Quote:If nothing else, consider medical software that uses voxels. Weren't voxels invented for games? Correct me if I'm wrong.

Voxels were not invented for games. They were invented, as with virtually all graphics technologies, in academic isolation from application, and they first found widespread application to medical imaging and geographical information survey. They've seen some limited use in games, but I think the general consensus now is that they're not particularly well suited to the hardware and product nature of most games.

Quote:Rendering systems for movies? Games are only a few years behind and take 0.16 seconds to render a frame, not 3 hours.

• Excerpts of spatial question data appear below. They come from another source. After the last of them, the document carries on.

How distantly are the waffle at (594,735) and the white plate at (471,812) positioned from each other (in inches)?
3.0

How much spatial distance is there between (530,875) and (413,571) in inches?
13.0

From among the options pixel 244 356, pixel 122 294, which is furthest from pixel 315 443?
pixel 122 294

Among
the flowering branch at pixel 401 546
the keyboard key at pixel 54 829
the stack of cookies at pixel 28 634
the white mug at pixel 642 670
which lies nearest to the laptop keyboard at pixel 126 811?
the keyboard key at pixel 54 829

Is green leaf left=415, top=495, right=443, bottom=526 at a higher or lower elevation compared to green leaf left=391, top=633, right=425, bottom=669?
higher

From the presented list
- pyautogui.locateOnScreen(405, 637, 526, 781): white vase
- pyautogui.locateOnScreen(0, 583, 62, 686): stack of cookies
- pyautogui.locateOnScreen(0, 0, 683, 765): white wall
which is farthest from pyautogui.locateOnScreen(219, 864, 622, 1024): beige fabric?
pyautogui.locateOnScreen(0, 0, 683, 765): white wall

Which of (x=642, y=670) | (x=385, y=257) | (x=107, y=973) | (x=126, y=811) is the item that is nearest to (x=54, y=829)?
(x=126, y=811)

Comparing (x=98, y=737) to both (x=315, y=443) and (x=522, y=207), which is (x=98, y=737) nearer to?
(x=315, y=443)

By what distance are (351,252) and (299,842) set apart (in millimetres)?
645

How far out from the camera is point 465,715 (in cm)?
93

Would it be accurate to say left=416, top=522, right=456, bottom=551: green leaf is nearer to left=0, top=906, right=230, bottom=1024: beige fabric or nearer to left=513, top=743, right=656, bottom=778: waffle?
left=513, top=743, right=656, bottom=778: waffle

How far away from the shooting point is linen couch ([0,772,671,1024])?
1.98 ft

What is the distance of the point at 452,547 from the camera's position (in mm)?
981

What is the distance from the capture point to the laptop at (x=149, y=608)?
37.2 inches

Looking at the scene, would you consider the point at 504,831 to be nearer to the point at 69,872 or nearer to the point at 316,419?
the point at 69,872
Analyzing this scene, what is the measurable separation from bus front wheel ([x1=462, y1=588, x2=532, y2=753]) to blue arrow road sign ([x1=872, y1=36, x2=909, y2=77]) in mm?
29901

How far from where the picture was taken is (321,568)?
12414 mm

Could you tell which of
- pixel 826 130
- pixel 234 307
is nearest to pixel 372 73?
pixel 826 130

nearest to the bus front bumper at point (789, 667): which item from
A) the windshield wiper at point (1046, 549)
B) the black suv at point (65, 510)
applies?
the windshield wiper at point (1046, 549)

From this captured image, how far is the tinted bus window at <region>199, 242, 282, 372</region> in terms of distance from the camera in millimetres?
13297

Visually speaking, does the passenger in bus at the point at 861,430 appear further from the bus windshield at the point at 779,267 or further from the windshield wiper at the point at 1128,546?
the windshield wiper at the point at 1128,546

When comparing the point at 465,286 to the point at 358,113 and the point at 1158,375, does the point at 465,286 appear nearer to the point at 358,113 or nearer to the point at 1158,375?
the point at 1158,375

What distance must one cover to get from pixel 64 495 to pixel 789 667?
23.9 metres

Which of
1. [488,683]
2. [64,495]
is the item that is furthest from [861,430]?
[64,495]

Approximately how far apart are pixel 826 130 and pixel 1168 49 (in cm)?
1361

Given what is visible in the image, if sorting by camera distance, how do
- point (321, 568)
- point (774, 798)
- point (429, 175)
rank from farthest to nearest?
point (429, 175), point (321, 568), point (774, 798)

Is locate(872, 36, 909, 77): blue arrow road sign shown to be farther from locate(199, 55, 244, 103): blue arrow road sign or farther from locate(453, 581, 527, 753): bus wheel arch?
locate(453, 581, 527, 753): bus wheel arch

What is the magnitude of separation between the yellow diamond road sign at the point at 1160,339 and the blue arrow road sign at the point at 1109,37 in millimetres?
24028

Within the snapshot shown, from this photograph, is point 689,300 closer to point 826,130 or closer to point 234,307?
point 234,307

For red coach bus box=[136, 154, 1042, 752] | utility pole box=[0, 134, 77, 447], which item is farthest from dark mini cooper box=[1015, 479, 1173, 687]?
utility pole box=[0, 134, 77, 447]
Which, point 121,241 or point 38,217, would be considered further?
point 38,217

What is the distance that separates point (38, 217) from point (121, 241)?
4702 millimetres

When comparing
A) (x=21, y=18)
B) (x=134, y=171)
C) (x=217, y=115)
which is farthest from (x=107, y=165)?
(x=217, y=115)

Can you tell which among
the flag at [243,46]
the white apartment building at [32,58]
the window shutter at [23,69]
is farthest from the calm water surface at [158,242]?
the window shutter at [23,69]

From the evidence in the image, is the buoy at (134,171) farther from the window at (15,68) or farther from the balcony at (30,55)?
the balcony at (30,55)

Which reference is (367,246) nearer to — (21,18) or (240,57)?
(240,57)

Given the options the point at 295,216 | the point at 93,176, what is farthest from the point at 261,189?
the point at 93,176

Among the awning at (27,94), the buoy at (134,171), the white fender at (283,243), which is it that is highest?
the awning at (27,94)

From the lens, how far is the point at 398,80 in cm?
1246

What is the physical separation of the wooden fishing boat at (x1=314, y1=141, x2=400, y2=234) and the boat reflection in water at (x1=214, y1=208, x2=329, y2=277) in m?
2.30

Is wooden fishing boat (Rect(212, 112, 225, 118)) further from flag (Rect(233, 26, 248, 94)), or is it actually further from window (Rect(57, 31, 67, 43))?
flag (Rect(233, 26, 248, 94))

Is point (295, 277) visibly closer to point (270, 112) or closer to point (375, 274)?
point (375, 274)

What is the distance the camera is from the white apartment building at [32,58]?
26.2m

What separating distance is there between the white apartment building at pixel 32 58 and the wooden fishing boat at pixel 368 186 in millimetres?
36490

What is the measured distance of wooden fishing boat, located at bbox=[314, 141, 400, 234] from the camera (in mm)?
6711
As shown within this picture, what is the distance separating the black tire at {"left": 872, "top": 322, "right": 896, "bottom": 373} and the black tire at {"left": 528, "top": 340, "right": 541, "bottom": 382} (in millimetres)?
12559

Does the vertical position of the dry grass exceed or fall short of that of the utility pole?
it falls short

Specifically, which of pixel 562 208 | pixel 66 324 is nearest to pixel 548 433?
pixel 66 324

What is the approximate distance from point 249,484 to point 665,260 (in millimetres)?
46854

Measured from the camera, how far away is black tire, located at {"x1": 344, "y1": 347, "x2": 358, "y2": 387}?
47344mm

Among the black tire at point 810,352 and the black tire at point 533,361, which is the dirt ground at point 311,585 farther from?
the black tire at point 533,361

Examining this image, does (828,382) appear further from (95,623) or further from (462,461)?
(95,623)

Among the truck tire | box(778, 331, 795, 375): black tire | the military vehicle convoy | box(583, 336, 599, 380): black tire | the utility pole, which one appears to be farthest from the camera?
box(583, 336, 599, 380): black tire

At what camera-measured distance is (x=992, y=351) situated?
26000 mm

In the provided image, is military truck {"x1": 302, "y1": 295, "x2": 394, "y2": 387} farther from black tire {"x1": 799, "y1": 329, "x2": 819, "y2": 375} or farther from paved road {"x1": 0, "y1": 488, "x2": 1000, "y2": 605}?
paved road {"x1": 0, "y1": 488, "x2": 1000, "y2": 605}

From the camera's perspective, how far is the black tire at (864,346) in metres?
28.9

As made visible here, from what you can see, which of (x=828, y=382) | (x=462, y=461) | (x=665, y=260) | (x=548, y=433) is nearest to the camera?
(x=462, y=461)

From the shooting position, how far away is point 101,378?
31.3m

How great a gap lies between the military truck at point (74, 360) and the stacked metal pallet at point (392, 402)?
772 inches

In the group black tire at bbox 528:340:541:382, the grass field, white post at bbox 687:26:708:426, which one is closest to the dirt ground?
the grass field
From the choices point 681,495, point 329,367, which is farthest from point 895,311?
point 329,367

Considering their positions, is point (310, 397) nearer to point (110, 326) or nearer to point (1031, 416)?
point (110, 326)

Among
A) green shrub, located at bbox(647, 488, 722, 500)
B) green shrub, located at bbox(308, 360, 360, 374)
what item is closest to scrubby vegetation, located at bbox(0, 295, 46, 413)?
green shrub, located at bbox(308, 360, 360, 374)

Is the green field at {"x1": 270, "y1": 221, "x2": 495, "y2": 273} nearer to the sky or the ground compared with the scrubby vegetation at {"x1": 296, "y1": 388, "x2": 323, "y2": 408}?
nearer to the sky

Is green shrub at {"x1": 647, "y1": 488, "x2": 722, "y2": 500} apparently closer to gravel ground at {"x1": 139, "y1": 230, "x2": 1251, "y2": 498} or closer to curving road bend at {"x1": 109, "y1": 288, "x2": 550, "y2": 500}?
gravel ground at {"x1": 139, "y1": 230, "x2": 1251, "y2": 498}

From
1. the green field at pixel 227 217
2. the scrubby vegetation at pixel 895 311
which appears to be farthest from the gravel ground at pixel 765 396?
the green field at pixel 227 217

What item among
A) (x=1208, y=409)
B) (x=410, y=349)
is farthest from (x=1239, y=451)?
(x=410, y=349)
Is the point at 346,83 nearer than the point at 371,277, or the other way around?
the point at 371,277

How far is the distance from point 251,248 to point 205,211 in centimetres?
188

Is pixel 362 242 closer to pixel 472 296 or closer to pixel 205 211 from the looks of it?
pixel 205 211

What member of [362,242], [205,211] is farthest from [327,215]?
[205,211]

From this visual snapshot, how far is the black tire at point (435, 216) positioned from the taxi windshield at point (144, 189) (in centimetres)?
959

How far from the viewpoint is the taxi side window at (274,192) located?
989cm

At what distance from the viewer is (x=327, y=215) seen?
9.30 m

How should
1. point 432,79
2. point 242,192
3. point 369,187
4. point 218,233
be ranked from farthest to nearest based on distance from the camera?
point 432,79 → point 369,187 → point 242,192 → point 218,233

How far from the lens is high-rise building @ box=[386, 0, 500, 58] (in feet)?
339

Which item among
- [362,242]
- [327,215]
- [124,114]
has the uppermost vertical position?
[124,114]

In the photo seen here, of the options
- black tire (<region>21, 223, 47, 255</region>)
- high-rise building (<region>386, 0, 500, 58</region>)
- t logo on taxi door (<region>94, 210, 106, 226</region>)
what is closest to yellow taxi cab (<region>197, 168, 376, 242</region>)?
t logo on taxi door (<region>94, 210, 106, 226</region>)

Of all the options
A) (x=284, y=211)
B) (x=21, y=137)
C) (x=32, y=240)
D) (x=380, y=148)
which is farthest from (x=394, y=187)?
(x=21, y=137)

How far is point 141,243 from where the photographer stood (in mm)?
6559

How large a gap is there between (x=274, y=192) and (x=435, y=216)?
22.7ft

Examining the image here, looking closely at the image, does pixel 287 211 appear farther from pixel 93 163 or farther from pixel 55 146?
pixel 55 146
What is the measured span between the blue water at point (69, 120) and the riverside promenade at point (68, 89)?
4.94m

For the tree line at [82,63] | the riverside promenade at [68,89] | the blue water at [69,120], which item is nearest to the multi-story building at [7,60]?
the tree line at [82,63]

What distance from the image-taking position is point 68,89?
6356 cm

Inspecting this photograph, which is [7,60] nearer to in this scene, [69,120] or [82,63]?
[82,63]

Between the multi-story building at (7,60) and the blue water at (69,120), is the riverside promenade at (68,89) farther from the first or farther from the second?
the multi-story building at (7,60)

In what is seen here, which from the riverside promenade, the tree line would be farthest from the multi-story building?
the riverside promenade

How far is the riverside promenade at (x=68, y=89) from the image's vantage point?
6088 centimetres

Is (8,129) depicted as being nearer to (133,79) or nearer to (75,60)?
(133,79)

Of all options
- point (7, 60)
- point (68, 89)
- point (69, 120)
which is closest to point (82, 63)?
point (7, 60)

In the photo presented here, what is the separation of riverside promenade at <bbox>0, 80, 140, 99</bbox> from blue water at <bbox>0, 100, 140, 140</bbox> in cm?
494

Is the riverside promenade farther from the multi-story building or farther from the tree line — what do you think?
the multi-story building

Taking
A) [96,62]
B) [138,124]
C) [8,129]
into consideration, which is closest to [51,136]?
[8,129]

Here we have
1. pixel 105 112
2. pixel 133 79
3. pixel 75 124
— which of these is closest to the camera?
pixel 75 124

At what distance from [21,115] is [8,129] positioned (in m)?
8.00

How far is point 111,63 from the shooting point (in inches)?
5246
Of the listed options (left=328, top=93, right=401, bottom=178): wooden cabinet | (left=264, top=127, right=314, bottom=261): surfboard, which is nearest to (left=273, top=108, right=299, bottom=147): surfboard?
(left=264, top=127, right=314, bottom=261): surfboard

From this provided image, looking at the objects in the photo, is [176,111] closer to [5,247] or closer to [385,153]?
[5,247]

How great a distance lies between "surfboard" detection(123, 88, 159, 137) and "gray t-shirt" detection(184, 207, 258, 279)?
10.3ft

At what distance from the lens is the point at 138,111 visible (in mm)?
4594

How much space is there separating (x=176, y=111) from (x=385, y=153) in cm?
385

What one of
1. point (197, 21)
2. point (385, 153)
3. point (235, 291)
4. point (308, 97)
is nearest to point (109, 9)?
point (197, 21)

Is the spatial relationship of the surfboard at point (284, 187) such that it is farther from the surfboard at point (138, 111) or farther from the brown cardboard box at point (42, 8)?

That figure lacks specificity. A movie frame can take much longer to render because of the quality and fidelity demanded by the application. Are you familiar with the Uncanny Valley? It doesn't just apply to robots and humanoid approximations. At some level, any environmental object that closely approximates expected appearance but differs in key, nuanced ways will generate the same reaction: observer rejection. A post-processed frame in a film has to be hyper-real, because it is designed for a 50-foot screen, not a 50-inch one, and minor artefacts are incredibly visible at that scale.

Worse, the CGI has to blend in with stock photography seamlessly (when used for effects), and you can't get away with completely static objects (when creating a purely CG feature like Madagascar or Toy Story - something that is the standard in video games).

Honestly, I can't believe you're making the comparison based on time to render alone, especially since you don't factor in all the physical resolution, post-processing and other effects, nor do you specify the level of detail. A video game-quality feature film can be rendered in real time. A film-quality game can't.
Quote:Original post by Blad3
Oluseyi, if I ever get into the industry in any form (cleaner?) I'll have this forum and site partly to thank.

Glad that we can help. [smile]

Quote:btw if you haven't seen my post here: http://www.gamedev.net/community/forums/topic.asp?topic_id=350145 if you'd like to add anything it would be interesting. By now I get the idea, but if you have anything to say on the subject and in helping a poor n00b even more than you already have... :)

I think the community's doing a great job there, so I won't wade in and repeat their advice. I'll try to keep an eye on the thread, though, and correct any dangerous misassertions.

Really, though, I need to get back to working on improving our static resources for beginners. The content on our start page is increasingly out of date, and we want to refresh it in light of advances in game development since its last review. Also, I want to create self-learning content directed at people just like you, including video training modules. I have no timetable for when these will be ready (or even started), but I think a lot of you would find them extremely useful.
Sound's good, for now the forum's are more than good enough.